SIMON: And remind us what the risk is in misreporting data or misrepresenting it?

MEYER: There are a number of states that have pegged their reopening to basically the rate of tests that come back positive. And if you combine these two types of tests, it really skews that metric. In most cases, it makes it lower than it would otherwise be, and it looks more favorable to the public. And there's some concern that states are opening - reopening before their own metrics say they should basically because they're not working with the right kind of data and they've combined these two tests.

SIMON: Mr. Meyer, there's so many numbers, and they can seem confusing and bewildering.

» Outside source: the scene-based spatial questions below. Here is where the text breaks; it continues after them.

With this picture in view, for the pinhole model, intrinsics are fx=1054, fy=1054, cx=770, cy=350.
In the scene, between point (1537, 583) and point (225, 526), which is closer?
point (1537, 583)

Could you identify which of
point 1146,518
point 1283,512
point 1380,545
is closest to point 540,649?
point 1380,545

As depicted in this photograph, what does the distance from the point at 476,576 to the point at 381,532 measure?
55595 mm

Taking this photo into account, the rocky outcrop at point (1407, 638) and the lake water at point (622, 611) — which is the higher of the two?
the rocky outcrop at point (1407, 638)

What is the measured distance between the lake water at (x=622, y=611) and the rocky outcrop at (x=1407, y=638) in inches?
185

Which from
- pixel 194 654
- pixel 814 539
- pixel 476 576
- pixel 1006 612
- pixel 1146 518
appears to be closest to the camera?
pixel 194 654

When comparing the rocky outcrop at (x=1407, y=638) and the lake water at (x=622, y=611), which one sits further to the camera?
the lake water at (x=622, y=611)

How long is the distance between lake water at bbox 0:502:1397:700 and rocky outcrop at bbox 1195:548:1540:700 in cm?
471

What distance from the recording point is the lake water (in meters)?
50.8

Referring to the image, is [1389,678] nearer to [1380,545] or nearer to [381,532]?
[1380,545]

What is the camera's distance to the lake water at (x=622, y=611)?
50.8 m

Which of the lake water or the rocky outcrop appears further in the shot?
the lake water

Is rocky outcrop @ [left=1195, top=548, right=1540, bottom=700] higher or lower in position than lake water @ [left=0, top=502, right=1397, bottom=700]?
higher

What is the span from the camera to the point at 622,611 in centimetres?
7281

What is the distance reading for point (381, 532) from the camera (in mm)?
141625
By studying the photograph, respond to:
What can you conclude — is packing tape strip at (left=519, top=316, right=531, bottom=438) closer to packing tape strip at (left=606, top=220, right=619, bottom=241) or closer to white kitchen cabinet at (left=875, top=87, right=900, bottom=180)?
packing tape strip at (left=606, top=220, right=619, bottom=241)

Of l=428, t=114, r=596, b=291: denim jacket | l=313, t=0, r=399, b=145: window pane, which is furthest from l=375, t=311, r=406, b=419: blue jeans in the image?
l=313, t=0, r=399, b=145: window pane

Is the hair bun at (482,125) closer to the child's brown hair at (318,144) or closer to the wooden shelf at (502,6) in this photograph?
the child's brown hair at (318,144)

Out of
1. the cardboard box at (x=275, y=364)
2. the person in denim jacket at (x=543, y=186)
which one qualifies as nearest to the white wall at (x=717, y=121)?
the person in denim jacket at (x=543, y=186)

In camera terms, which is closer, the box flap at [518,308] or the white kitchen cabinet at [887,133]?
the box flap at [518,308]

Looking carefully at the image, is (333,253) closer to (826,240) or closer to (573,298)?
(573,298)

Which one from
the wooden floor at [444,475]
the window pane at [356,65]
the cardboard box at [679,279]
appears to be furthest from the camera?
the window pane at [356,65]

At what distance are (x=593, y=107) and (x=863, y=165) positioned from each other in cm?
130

What numbers do you keep your eyes on that can really tell us how we're doing?

MEYER: There's two numbers that I look at in any state, the number of new cases per day and then the positivity rate or the percent of tests that come back positive every day, because there are some states where the number of new cases is going up, but the positive rate is falling very quickly. And if we're confident that those states are only telling us viral tests, then that means that probably what we're seeing isn't that the outbreak is growing; it's that the state is testing more people, and it's discovering more cases that were already out there.

Two other metrics that I keep an eye on are whatever the kind of new hospitalization admittance rate or new ER admittance rate for COVID is. That's a fairly good metric of, how well was the disease contained a week or two ago? Because of - that's - a week or two is, like, the lag on how long it takes a new COVID infection to get bad enough to show up at the hospital. And then the other one is deaths, of course. But it's almost giving us the state of what the outbreak was a month ago.

SIMON: It's hard to make decisions effectively in a lag, isn't it?

MEYER: Exactly. And I think most states, at this point, have started to phase back some of their shelter-in-place or social distancing policies. And what's hard is that we won't really have the data to know, you know, what's safe and what isn't and what is resulting in a surge of new infections for another few weeks.

SIMON: Robinson Meyer is co-founder of the COVID Tracking Project. Thank you so much for being with us.

MEYER: Absolutely. Thank you for having me.